## What you will do
Pick each line containing the word "both" out of the data below.

(Saved entries)
*** Begin section ***

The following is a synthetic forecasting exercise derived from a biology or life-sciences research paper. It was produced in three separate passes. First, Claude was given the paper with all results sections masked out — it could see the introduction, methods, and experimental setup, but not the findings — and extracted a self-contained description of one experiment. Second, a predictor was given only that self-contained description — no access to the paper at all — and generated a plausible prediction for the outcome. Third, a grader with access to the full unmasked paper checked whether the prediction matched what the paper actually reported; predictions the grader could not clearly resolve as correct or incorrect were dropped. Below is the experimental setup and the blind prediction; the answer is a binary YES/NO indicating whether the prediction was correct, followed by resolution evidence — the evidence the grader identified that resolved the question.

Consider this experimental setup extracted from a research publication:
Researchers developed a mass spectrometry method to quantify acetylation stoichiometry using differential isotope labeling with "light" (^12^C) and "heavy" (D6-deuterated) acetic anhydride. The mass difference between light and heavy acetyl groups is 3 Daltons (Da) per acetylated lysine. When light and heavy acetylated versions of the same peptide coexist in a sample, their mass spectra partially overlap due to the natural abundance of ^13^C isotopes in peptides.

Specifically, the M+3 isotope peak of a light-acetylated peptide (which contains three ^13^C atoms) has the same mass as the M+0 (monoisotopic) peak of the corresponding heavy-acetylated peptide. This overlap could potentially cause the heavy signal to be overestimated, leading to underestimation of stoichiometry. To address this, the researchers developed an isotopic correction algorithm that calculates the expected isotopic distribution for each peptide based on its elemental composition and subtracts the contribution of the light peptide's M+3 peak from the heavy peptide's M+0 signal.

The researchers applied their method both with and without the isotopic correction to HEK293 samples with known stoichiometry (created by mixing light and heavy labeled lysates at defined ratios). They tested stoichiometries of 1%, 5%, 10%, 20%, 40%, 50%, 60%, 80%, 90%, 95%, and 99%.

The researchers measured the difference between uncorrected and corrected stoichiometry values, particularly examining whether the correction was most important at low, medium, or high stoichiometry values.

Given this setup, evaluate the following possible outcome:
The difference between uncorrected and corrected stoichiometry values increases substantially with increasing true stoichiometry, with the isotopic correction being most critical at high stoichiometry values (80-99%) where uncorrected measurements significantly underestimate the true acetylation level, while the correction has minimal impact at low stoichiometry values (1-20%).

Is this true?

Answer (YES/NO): YES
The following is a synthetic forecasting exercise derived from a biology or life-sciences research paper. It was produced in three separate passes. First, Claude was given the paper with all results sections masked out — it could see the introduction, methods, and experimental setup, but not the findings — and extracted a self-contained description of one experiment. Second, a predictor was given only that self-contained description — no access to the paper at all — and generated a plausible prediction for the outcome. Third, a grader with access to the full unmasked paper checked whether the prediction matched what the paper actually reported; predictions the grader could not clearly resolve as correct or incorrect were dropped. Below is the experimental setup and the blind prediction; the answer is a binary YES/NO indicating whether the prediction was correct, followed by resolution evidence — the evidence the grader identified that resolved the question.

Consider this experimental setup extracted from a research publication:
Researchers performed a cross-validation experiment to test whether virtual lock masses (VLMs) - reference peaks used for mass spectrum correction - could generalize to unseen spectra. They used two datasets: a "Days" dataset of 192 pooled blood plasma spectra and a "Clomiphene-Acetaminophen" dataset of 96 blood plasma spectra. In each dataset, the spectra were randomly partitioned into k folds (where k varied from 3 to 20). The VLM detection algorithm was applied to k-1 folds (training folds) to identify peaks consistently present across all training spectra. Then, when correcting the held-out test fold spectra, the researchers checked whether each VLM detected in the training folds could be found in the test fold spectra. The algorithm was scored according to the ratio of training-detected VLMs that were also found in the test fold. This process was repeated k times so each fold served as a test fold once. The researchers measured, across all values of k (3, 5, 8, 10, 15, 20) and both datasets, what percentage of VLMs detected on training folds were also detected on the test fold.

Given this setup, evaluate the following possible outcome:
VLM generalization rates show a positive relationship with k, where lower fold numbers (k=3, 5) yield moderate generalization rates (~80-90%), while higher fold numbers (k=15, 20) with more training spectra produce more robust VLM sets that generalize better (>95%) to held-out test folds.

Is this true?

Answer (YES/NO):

*** End section ***

## Answer section
The researchers applied their method both with and without the isotopic correction to HEK293 samples with known stoichiometry (created by mixing light and heavy labeled lysates at defined ratios). They tested stoichiometries of 1%, 5%, 10%, 20%, 40%, 50%, 60%, 80%, 90%, 95%, and 99%.
Researchers performed a cross-validation experiment to test whether virtual lock masses (VLMs) - reference peaks used for mass spectrum correction - could generalize to unseen spectra. They used two datasets: a "Days" dataset of 192 pooled blood plasma spectra and a "Clomiphene-Acetaminophen" dataset of 96 blood plasma spectra. In each dataset, the spectra were randomly partitioned into k folds (where k varied from 3 to 20). The VLM detection algorithm was applied to k-1 folds (training folds) to identify peaks consistently present across all training spectra. Then, when correcting the held-out test fold spectra, the researchers checked whether each VLM detected in the training folds could be found in the test fold spectra. The algorithm was scored according to the ratio of training-detected VLMs that were also found in the test fold. This process was repeated k times so each fold served as a test fold once. The researchers measured, across all values of k (3, 5, 8, 10, 15, 20) and both datasets, what percentage of VLMs detected on training folds were also detected on the test fold.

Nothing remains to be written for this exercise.